- **Available data**:
⟨
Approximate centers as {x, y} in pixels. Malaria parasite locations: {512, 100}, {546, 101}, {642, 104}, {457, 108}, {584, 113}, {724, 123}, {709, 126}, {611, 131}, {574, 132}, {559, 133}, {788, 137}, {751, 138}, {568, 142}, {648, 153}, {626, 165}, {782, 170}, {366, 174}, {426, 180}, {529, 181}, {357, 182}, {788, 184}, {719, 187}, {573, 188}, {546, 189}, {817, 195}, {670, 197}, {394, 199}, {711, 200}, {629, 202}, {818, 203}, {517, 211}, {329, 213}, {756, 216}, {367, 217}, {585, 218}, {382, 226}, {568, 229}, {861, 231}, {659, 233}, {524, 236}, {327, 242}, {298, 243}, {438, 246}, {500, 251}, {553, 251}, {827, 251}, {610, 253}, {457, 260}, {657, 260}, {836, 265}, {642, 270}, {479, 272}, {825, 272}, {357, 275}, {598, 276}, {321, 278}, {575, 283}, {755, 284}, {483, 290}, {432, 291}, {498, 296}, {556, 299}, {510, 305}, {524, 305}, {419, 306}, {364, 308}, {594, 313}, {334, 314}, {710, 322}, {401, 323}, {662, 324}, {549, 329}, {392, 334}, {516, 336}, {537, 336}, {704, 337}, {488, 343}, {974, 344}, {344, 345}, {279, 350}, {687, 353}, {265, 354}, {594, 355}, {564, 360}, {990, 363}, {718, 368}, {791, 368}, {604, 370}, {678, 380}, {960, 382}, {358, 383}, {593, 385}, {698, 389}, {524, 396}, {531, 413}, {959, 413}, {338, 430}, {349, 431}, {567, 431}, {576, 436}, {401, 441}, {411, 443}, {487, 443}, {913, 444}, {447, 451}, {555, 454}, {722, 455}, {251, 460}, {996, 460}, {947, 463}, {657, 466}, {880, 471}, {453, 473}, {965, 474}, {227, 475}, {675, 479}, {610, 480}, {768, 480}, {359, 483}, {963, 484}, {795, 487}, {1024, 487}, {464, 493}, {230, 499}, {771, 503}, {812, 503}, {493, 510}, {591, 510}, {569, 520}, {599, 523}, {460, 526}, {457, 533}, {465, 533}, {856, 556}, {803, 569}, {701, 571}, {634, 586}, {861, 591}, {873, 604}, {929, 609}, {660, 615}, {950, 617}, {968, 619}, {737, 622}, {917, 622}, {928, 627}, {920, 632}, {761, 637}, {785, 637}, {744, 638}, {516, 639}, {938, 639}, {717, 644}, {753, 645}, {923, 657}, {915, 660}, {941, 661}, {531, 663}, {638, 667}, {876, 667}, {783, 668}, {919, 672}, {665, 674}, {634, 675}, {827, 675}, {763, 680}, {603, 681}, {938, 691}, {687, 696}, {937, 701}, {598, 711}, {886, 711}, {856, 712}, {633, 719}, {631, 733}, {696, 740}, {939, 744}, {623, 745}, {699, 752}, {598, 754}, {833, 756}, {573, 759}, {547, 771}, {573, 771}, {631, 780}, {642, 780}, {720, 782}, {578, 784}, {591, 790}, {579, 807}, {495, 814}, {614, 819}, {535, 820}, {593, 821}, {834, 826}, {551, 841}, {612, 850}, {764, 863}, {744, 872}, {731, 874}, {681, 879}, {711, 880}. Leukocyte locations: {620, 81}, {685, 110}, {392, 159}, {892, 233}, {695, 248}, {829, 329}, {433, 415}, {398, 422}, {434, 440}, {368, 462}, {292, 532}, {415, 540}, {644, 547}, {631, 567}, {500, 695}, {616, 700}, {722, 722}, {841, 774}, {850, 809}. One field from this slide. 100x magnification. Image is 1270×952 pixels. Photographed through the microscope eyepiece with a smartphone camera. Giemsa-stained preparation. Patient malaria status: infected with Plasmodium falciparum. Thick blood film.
⟩
⟨
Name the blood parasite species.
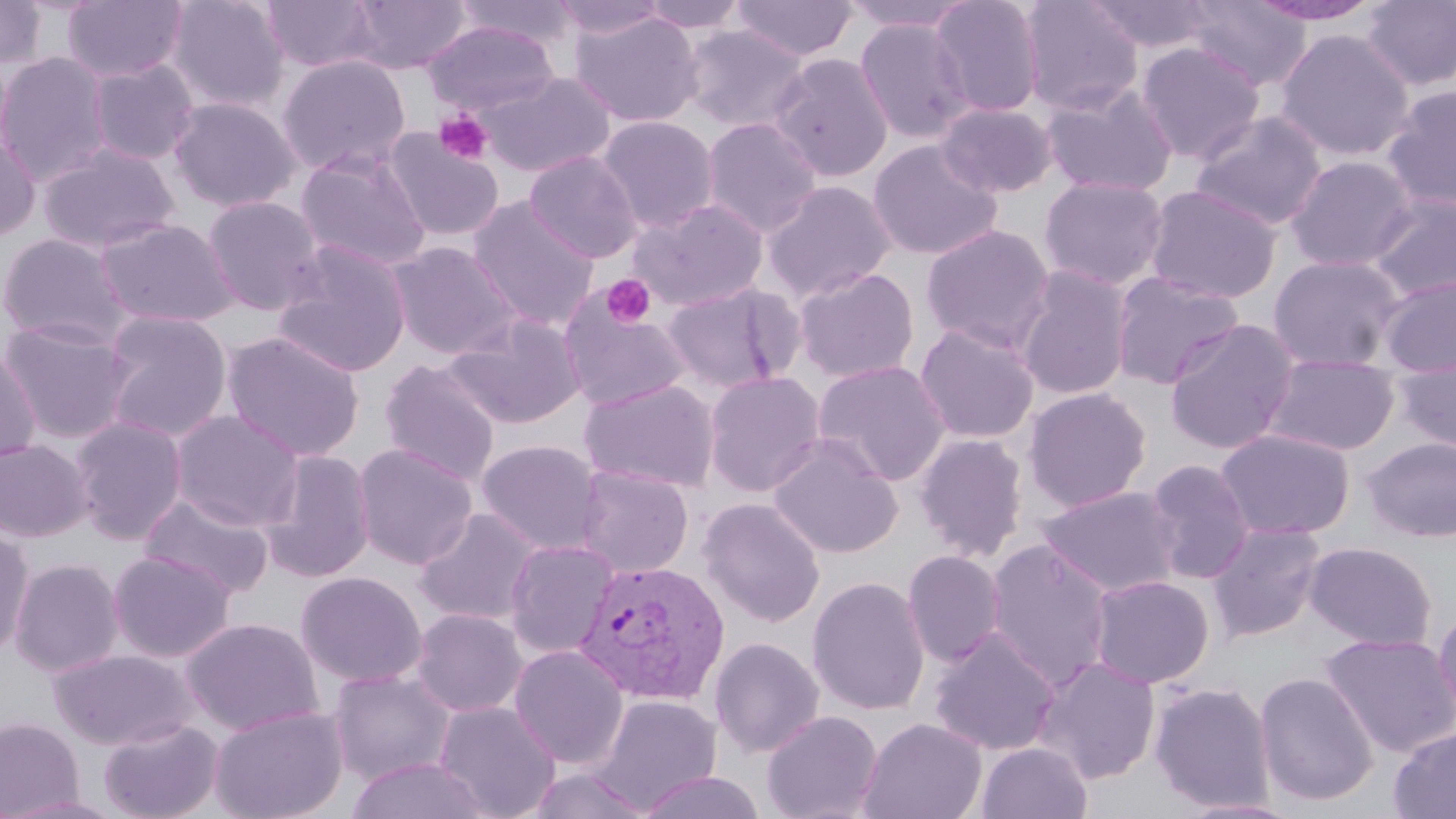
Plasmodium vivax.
⟩
Copy word for word the span of the records above that begins at the line with "Name the blood parasite species." and ends at the line with "Plasmodium vivax.", including those two lines but not the pictures.

- **Written response**:
Name the blood parasite species.
Plasmodium vivax.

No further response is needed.